Matters of Regulatory Procedure
Administrative Procedure Act
    The implementation of these regulations as interim regulations, 
with provision for post-promulgation public comments and without any 
delay in its effectiveness, is based on the ``good cause'' exceptions 
found at 5 U.S.C. 553(b)(3)(B) and (d)(3). The anticipated benefits of 
the rulemaking include an increase in the public safety of the 
community, relief to the courts and the USPC, and responsive 
supervision for offenders who may be at risk for continued non-
compliant behavior.
    Accordingly, CSOSA issued interim regulations to allow for public 
comment during the implementation of its procedures for the imposition 
of administrative sanctions. CSOSA received one comment on the interim 
regulations. The commenter, the Director of Corrections for Volunteers 
of America, a national, nonprofit organization, expressed support for 
the interim regulations. The commenter, citing previous technical 
violation pilot projects and guides produced by the Center for 
Effective Public Policy and the National Institute of Corrections, 
stated that CSOSA's interim regulations were what community corrections 
needs nationwide to effectively empower community supervision staff and 
reduce unnecessary paperwork and downtime for judges/judicial staff, 
parole commission and staff, and supervising agency staff. CSOSA is 
therefore adopting the interim regulations as final without any change.
Executive Order 12866
    This rule has been determined to be significant under Executive 
Order 12866 and has been reviewed by the Office of Management and 
Budget (OMB).
Executive Order 13132
    This rule will not have substantial direct effects on the States, 
on the relationship between the national government and the States, or 
on distribution of power and responsibilities among the various levels 
of government. Therefore, in accordance with Executive Order 13132, the 
Director of CSOSA has determined that this rule does not have 
sufficient federalism implications to warrant the preparation of a 
Federalism Assessment.
Regulatory Flexibility Act
    The Director of CSOSA, in accordance with the Regulatory 
Flexibility Act (5 U.S.C. 605(b)), has reviewed this rule and by 
approving it certifies that this rule will not have a significant 
economic impact upon a substantial number of small entities. This rule 
pertains to agency management, and its economic impact is limited to 
the agency's appropriated funds.
Unfunded Mandates Reform Act of 1995
    This rule will not result in the expenditure by State, local and 
tribal governments, in the aggregate, or by the private sector, of 
$100,000,000 or more in any one year, and it will not significantly or 
uniquely affect small governments. Therefore, the Director of CSOSA has 
determined that no actions are necessary under the provisions of the 
Unfunded Mandates Reform Act of 1995.
Small Business Regulatory Enforcement Fairness Act of 1996
    This rule is not a major rule as defined by section 804 of the 
Small Business Regulatory Enforcement Fairness Act of 1996. This rule 
will not result in an annual effect on the economy of $100,000,000 or 
more; a major increase in costs or prices; or significant adverse 
effects on competition, employment, investment, productivity, 
innovation, or on the ability of United States-based companies to 
compete with foreign-based companies in domestic and export markets.
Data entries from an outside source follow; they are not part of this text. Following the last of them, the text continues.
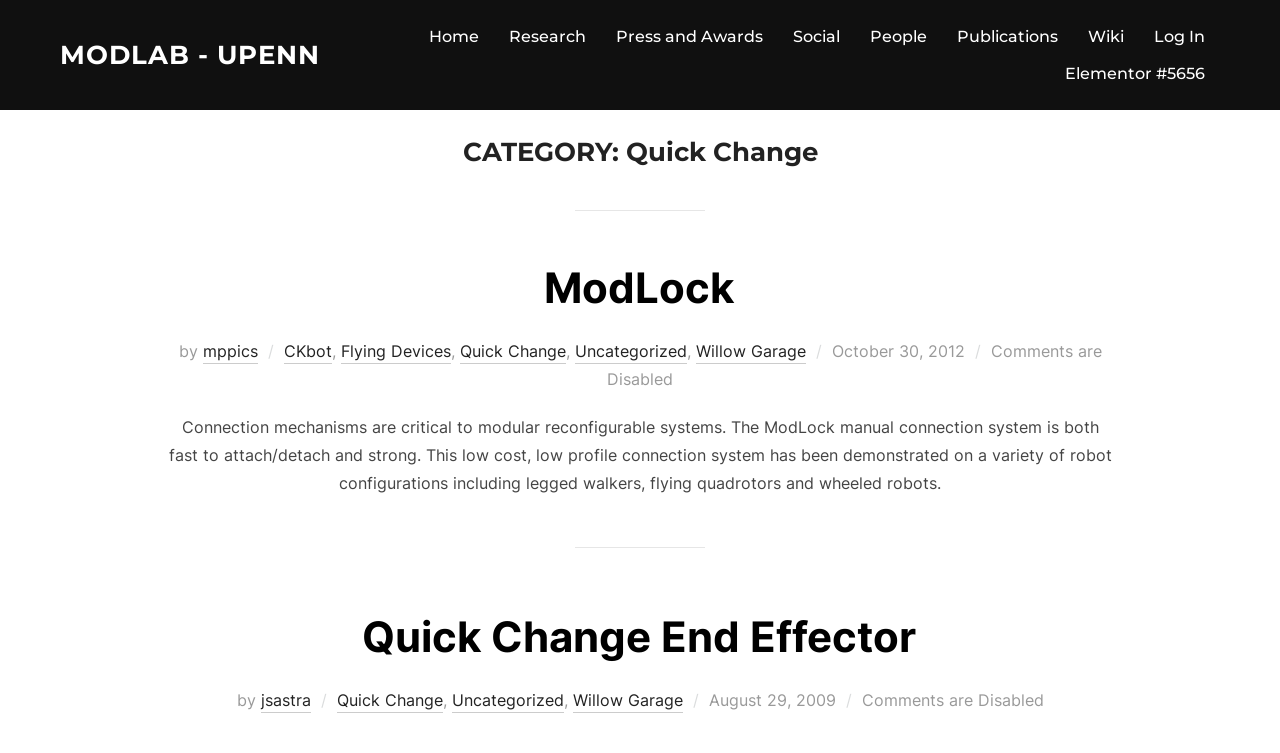

--- FILE ---
content_type: text/css
request_url: https://www.modlabupenn.org/wp-content/plugins/blog-tiles/default-styles.css?ver=0.3
body_size: 251
content:
/**
 * Default style definitions for the Blog Tiles plugin
 * @package WordPress
 * @subpackage Blog Tiles
 * @version 0.1
 */
ul.post-list {
	float: none;
	clear: both;
	display: block;
	list-style: none;
	margin: 0;
	padding: 0;
}

ul.post-list>li {
	display: block;
	clear: both;
	list-style: none;
	margin: 0 0 1em;
	padding: 0;
	break-inside: avoid-column;
	-moz-break-inside: avoid-column;
	column-break-inside: avoid;
	-webkit-column-break-inside: avoid;
	-moz-column-break-inside: avoid;
	-o-column-break-inside: avoid;
	border-bottom: 1px dotted #666;
}

.widget .post-list>li {
	border: none;
}

.post-list.with-excerpt {
	column-count: 2;
	column-gap: 3em;
	column-rule: 1px dotted #666;
	-webkit-column-count: 2;
	-webkit-column-gap: 3em;
	-webkit-column-rule: 1px dotted #666;
	-moz-column-count: 2;
	-moz-column-gap: 3em;
	-moz-column-rule: 1px dotted #666;
	-o-column-count: 2;
	-o-column-gap: 3em;
	-o-column-rule: 1px dotted #666;
}

.pcs-excerpt-wrapper {
	clear: both;
	float: none;
}

.with-excerpt .pcs-post-title {
	font-size: 2em;
	line-height: 1.25em;
	color: #000;
	font-family: MuseoSlab500, Verdana, Geneva, sans-serif;
}

.pcs-post-title a {
	color: #000;
	text-decoration: none;
}

.pcs-featured-image {
	float: left;
	clear: left;
	margin: 1em 1em 1em 0;
	border: none;
	padding: 0;
}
Plain Language Instructions
    If you have suggestions on how to improve the clarity of these 
regulations, write, e-mail, or call the Records Manager (Roy Nanovic) 
at the address or telephone number given above in the ADDRESSES and FOR 
List of Subjects in 28 CFR Part 810
    Probation and Parole.
Accordingly, CSOSA adopts the interim rule published at 66 FR 48336 
which added part 810 to chapter VIII, title 28 of the Code of Federal 
Regulations as a final rule without change.